Quando o João chegou ao meu escritório, trazido pela mãe, uma senhora com as mãos calejadas de quem trabalhou a vida toda, ele estava prestes a desistir. Meu trabalho ali foi muito além de peticionar. Foi um trabalho de tradução e de acolhimento. Traduzir o “segurês” e o “juridiquês” para o português claro. Acolher a angústia e transformá-la em ação. Mergulhamos no caso. Juntamos cada receita de farmácia, cada nota de consulta, cada relatório de fisioterapia. A peça central da nossa batalha foi o laudo do Instituto Médico Legal, um documento denso, técnico, mas que era a prova irrefutável da sua invalidez. Entramos na justiça. Lembro do dia da audiência, do ar pesado do fórum, da minha argumentação focada em demonstrar não apenas a lesão, mas o projeto de vida que foi interrompido. A vitória, meses depois, com a determinação do pagamento integral da indenização por invalidez permanente, não teve o sabor de champanhe. Teve o sabor de justiça. Um gole de água no deserto. Foi a certeza de que aquele mecanismo, o seguro DPVAT, embora limitado, podia funcionar se forçado a isso.

Essa experiência com o João e tantos outros me tornou uma espécie de evangelista da informação sobre o DPVAT. E meu guia prático, que repito incansavelmente, nasce diretamente dessas trincheiras. Primeiro: documente absolutamente tudo. O Boletim de Ocorrência é o ponto de partida. Guarde-o como um tesouro. Crie uma pasta física ou digital e coloque ali cada receita, cada nota fiscal de medicamento, cada recibo de consulta ou sessão de fisioterapia. Você precisará deles para o reembolso do DAMS. Segundo: para casos de invalidez, o laudo do IML é o seu maior aliado. Não aceite uma avaliação superficial. A perícia precisa ser detalhada para que seu direito seja reconhecido na sua totalidade. Terceiro: Cuidado com os atravessadores. A solicitação do benefício pode e deve ser feita gratuitamente, hoje em dia pelo aplicativo da Caixa. Contudo, se o caso for complexo, se houver uma negativa ou se você se sentir perdido, não hesite em procurar um advogado de sua confiança.

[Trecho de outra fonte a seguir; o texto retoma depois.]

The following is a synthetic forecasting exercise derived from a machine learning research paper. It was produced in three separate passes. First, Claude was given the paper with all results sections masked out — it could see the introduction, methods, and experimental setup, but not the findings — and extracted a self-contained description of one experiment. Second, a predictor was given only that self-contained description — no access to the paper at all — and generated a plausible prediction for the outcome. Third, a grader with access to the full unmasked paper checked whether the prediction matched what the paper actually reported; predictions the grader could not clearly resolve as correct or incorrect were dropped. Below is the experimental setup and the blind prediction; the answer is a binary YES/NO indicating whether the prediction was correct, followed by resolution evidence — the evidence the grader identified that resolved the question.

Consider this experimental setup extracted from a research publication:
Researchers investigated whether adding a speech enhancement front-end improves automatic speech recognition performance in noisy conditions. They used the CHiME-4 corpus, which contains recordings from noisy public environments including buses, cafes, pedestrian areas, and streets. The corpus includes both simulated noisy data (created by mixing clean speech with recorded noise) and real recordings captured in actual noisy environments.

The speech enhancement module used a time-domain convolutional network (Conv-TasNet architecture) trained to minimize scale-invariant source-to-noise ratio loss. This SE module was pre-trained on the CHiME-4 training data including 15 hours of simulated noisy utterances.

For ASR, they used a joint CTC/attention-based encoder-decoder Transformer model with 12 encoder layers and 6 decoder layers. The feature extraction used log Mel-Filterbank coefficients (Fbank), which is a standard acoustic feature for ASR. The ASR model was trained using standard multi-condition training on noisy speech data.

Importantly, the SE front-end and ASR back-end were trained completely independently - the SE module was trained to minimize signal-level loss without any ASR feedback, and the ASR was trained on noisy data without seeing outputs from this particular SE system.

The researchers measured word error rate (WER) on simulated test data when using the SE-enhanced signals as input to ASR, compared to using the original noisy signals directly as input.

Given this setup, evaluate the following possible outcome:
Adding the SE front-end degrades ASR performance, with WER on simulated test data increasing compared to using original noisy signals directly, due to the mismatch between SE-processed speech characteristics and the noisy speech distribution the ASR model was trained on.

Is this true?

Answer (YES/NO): YES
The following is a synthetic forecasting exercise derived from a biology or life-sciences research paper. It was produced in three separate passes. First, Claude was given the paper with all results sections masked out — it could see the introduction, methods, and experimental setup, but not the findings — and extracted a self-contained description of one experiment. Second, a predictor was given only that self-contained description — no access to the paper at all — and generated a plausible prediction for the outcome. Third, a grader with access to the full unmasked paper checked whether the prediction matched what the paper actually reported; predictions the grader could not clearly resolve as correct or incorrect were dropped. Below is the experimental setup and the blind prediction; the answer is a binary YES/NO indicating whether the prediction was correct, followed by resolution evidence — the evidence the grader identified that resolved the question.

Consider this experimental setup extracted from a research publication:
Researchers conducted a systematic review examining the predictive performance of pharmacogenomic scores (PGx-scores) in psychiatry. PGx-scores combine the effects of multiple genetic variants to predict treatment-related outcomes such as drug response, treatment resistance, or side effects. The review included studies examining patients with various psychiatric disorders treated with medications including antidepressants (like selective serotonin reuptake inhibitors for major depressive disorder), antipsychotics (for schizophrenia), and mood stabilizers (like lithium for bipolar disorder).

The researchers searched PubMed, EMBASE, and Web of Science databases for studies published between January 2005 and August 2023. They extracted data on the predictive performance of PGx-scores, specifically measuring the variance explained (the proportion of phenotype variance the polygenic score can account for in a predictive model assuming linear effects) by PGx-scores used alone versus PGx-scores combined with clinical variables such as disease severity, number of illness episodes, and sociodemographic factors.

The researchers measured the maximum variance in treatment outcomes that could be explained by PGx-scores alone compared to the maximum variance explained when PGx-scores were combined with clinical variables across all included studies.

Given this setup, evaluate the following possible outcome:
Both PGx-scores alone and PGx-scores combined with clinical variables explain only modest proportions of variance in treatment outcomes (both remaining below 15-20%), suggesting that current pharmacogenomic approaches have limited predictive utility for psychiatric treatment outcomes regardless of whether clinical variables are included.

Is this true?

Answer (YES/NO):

O que você gasta com honorários pode ser a diferença entre receber uma ninharia e obter o valor integral a que tem direito. E aqui vem o meu alerta mais veemente, o ponto que conecta tudo: jamais, em nenhuma hipótese, conte apenas com o seguro DPVAT. Ele é o seu direito mínimo, mas a sua proteção real, aquela que vai consertar seu carro, que vai pagar o conserto do carro de luxo que você bateu, que vai te dar um carro reserva para você continuar trabalhando… essa proteção tem outro nome: seguro facultativo. É o seguro que você escolhe, que você personaliza e que protege seu patrimônio. Confundir os dois é o erro mais caro que um motorista pode cometer.